Petra Schramek Präzisionsarbeit: Geigebaumeisterin Marion Michael in ihrer Werkstatt bei der Reparatur eines Cellos.

München - Schlichte Cellomusik klingt durch den kleinen Raum, vom Sonnenlicht draußen ist hier im Souterrain kaum etwas zu sehen. Es sieht fast eine bisschen meditativ aus, wenn Marion Michael an ihrem Arbeitsplatz sitzt, vor sich ein Cello, dessen Corpus sie bearbeitet. Es riecht nach Holz. „Ich liebe das Material“, sagt Marion Michael. Die Geigenbaumeisterin hat die Werkstatt ihres Vater Winfried in der Hildegardstraße übernommen – es ist Beruf und Leidenschaft für sie.
Sie baut selbst Geigen, Bratschen und Celli, und sie repariert Instrumente. „Jedes Instrument ist anders, jede Reparatur ist etwas Spezielles“, sagt sie. Sie spricht auch gerne vom „Charakter“ eines Instruments.

Winfried Michael hat die Werkstatt 1968 aufgemacht. Früher floss hier unten mal ein Kanal, später wurde die nahe Maximilianstraße aufgeschüttet. Deswegen sind die denkmalgeschützten Gewölbe in der Hildegardstraße heute Souterrain – und damit ideal für einen Geigenbauer. „Selbst im Winter ist die Luftfeuchtigkeit hoch genug, so dass das Holz nicht leidet“, erklärt Winfrid Michael. Und im Sommer ist es kühl genug.

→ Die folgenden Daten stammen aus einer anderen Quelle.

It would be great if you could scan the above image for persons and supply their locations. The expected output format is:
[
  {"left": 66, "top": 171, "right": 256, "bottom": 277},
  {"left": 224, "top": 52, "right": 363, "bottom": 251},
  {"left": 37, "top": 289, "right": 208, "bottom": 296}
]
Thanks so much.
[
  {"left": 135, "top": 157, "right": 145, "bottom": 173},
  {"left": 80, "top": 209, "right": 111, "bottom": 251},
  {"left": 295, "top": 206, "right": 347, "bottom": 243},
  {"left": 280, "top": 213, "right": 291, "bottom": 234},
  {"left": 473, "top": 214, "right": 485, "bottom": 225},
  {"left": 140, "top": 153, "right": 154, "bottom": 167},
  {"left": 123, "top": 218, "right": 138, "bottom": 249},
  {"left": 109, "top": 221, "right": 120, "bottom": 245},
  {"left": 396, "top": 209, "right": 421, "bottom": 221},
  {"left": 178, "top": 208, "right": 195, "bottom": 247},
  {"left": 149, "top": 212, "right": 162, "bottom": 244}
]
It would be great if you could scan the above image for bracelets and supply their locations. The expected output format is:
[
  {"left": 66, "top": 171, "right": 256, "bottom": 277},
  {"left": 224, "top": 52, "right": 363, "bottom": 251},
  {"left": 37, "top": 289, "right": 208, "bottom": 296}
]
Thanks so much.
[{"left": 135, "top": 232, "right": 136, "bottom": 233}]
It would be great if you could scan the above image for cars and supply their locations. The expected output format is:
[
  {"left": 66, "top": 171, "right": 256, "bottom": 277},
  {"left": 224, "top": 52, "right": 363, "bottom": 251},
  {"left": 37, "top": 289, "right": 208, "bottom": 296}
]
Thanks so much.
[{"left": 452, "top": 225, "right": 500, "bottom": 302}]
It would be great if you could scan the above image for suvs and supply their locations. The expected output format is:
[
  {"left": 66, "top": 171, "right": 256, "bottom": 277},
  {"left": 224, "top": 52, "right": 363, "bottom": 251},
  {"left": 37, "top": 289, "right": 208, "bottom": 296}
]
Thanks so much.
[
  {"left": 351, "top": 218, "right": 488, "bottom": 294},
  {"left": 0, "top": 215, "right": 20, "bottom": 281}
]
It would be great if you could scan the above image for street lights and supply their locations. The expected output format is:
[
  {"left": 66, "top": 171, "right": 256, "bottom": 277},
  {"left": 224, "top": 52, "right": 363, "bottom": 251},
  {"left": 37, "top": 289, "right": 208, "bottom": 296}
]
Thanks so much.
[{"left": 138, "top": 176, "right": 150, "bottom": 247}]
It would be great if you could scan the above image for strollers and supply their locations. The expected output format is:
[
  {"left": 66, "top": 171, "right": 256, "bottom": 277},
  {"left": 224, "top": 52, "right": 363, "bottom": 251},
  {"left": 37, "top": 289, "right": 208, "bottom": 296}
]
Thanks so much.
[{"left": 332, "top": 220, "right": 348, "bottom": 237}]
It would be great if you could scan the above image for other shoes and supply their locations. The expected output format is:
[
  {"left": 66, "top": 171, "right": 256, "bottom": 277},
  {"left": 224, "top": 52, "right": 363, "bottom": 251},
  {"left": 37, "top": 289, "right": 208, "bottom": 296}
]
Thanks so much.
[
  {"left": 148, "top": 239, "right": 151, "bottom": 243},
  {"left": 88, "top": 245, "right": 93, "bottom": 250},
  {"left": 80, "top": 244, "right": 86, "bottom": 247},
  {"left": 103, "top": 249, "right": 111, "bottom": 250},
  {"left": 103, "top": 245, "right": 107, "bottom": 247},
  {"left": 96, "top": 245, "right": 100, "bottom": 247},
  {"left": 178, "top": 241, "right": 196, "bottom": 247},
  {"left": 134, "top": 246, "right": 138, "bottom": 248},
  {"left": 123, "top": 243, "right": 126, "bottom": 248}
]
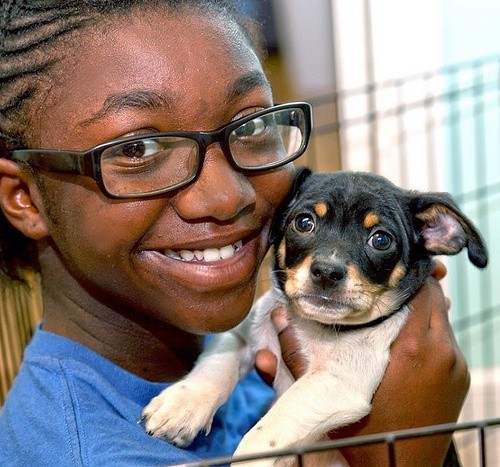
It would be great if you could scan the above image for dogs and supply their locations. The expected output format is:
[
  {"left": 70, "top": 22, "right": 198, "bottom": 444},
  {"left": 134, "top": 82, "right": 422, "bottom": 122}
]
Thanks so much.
[{"left": 135, "top": 166, "right": 489, "bottom": 466}]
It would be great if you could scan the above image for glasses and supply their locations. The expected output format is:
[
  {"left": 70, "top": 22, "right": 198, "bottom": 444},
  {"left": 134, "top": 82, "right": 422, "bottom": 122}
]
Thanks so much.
[{"left": 6, "top": 102, "right": 312, "bottom": 199}]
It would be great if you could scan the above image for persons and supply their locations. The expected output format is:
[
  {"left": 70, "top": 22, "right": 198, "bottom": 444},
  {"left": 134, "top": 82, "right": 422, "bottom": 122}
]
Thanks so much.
[{"left": 0, "top": 0, "right": 470, "bottom": 467}]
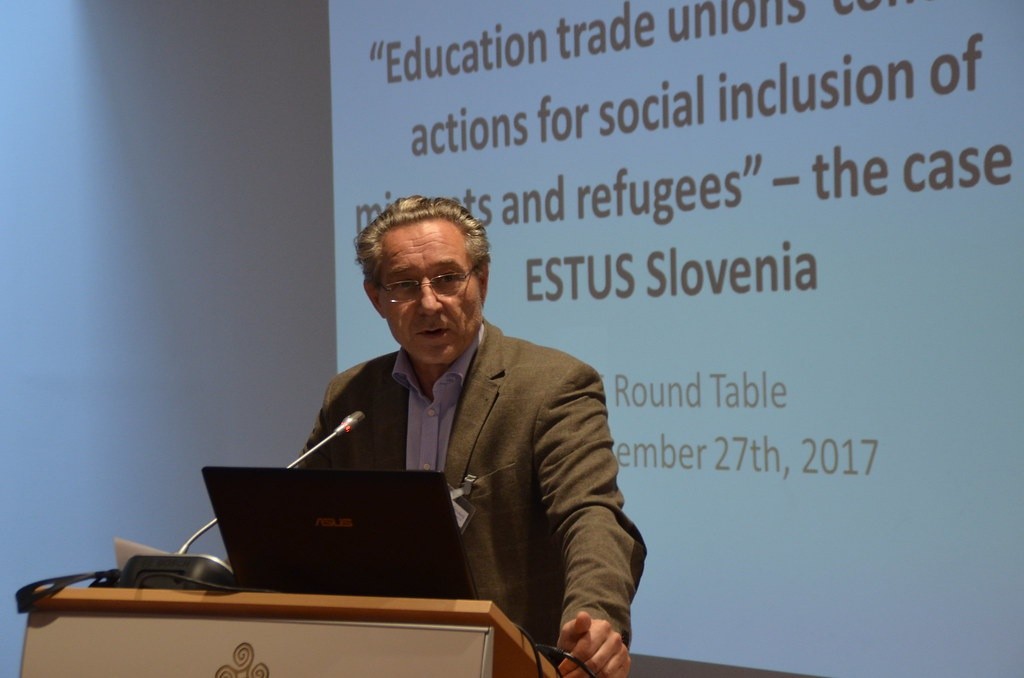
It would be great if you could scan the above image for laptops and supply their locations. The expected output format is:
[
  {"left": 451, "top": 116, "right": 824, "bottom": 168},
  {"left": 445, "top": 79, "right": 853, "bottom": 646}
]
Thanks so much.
[{"left": 201, "top": 465, "right": 477, "bottom": 604}]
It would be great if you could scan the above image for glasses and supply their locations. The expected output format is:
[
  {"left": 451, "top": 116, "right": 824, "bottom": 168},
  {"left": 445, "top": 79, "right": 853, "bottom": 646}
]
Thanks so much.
[{"left": 377, "top": 260, "right": 481, "bottom": 303}]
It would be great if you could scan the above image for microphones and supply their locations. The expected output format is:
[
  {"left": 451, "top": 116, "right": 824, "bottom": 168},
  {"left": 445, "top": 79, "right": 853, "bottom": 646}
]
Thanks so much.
[{"left": 121, "top": 410, "right": 366, "bottom": 590}]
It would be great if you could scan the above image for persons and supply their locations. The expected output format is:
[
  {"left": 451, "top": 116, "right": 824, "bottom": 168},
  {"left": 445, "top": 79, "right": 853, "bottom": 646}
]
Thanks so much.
[{"left": 291, "top": 195, "right": 647, "bottom": 678}]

Dass Marion Michael das Lebenswerks ihres Vaters fortführt, war nicht immer klar. Zuerst lernte sie Maschinenschlosser. Danach schwenkte sie um ging 1995 bei ihrem Vater in die Lehre. Bereut hat sie die Entscheidung bis heute nicht. „Das hier ist mein Leben, meine Seele steckt hier drin, das ist meine Vergangenheit und meine Zukunft“
Mehrere Monate dauert es, eine Geige zu bauen, die zwischendurch immer wieder trocknen muss. Sie kostet dann zwischen 9000 und 12 000 Euro. Die Geigenbauerin kauft auch alte Instrumente an und verkauft sie restauriert weiter. Und sie verleiht, vor allem an Familien mit Kindern.

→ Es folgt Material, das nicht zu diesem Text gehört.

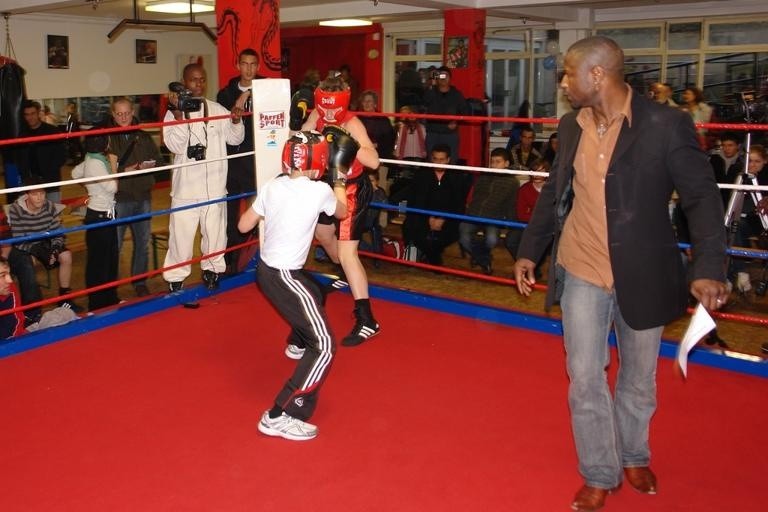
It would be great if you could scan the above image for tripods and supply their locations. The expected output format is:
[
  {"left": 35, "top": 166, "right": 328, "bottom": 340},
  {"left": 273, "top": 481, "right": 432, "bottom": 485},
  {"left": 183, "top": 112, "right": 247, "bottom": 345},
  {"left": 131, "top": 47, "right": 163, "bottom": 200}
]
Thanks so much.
[{"left": 719, "top": 130, "right": 768, "bottom": 240}]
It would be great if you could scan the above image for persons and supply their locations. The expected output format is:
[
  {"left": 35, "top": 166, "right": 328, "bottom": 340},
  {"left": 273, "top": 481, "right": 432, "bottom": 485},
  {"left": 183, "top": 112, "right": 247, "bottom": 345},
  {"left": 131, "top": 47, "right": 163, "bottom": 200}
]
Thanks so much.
[
  {"left": 294, "top": 65, "right": 559, "bottom": 281},
  {"left": 512, "top": 35, "right": 730, "bottom": 512},
  {"left": 237, "top": 130, "right": 361, "bottom": 439},
  {"left": 0, "top": 50, "right": 268, "bottom": 338},
  {"left": 646, "top": 81, "right": 768, "bottom": 301}
]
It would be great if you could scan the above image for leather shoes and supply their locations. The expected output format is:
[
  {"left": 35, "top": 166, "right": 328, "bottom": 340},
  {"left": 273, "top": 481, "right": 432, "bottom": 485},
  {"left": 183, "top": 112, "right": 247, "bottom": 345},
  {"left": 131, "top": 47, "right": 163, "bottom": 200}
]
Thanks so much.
[
  {"left": 571, "top": 482, "right": 623, "bottom": 511},
  {"left": 623, "top": 467, "right": 657, "bottom": 495}
]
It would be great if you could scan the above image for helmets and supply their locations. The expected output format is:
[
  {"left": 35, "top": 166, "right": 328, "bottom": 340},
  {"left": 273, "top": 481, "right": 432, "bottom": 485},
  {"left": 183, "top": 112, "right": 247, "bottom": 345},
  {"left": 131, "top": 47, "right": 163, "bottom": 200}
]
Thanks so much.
[
  {"left": 281, "top": 130, "right": 330, "bottom": 180},
  {"left": 314, "top": 77, "right": 353, "bottom": 125}
]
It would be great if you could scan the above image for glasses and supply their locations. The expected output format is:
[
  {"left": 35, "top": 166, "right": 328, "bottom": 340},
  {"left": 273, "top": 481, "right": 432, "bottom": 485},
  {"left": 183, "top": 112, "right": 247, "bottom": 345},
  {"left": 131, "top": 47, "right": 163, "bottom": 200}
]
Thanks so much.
[{"left": 115, "top": 111, "right": 132, "bottom": 116}]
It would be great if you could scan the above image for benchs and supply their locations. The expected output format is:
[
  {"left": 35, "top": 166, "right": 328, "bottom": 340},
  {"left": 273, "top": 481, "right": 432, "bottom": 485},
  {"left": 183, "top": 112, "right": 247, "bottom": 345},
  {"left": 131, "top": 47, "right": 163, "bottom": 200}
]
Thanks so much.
[{"left": 0, "top": 180, "right": 172, "bottom": 289}]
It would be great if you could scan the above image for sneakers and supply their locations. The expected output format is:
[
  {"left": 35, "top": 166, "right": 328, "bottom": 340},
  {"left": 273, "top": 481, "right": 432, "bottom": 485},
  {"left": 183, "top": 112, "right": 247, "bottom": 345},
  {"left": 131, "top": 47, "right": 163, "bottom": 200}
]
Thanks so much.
[
  {"left": 24, "top": 315, "right": 41, "bottom": 327},
  {"left": 324, "top": 278, "right": 349, "bottom": 292},
  {"left": 257, "top": 408, "right": 319, "bottom": 441},
  {"left": 136, "top": 286, "right": 150, "bottom": 297},
  {"left": 341, "top": 319, "right": 382, "bottom": 347},
  {"left": 57, "top": 300, "right": 84, "bottom": 313},
  {"left": 285, "top": 343, "right": 307, "bottom": 360},
  {"left": 202, "top": 270, "right": 219, "bottom": 290},
  {"left": 169, "top": 282, "right": 199, "bottom": 308}
]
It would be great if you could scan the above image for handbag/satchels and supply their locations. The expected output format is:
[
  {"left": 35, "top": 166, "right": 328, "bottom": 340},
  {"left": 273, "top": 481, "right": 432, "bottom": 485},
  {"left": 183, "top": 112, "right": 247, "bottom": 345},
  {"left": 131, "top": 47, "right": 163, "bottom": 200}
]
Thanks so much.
[
  {"left": 402, "top": 242, "right": 422, "bottom": 263},
  {"left": 381, "top": 235, "right": 405, "bottom": 259}
]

Marion Michael liebt an ihrer Arbeit auch die Kundschaft. „Hier kommt man ja nicht rein und bezahlt wie beim Supermarkt an der Kasse.“ Die Kunden hängen an ihren Instrumenten, jeder hat eine spezielle Verbindung. Gerade repariert Marion Michael den Bogen einer Musikerin. Natürlich hätte sie sich einen neuen kaufen können. „Die Kundin sagte mir, das sei für sie wie eine verlängerter Arm. Sie will keinen anderen.“

Die Branche hat sich aber auch verändert. „Es gibt heute billige Fabrik-Geigen aus China“, erzählt die Geigenbauerin. „Wenn man sie ein bisschen herrichtet, kann das für einen Anfänger schon okay sein.“ Schon für 350 Euro bietet Marion Michael solche Geigen an. Sie sieht das nicht nur negativ. „Man muss da differenzieren. Auf diese Weise können sich vielleicht mehr Familien so etwas leisten. Und später, wenn jemand besser spielen kann, hört er auch den Unterschied und steigt auf andere Instrumente um.“ Und das ist dann die Kundschaft der Zukunft.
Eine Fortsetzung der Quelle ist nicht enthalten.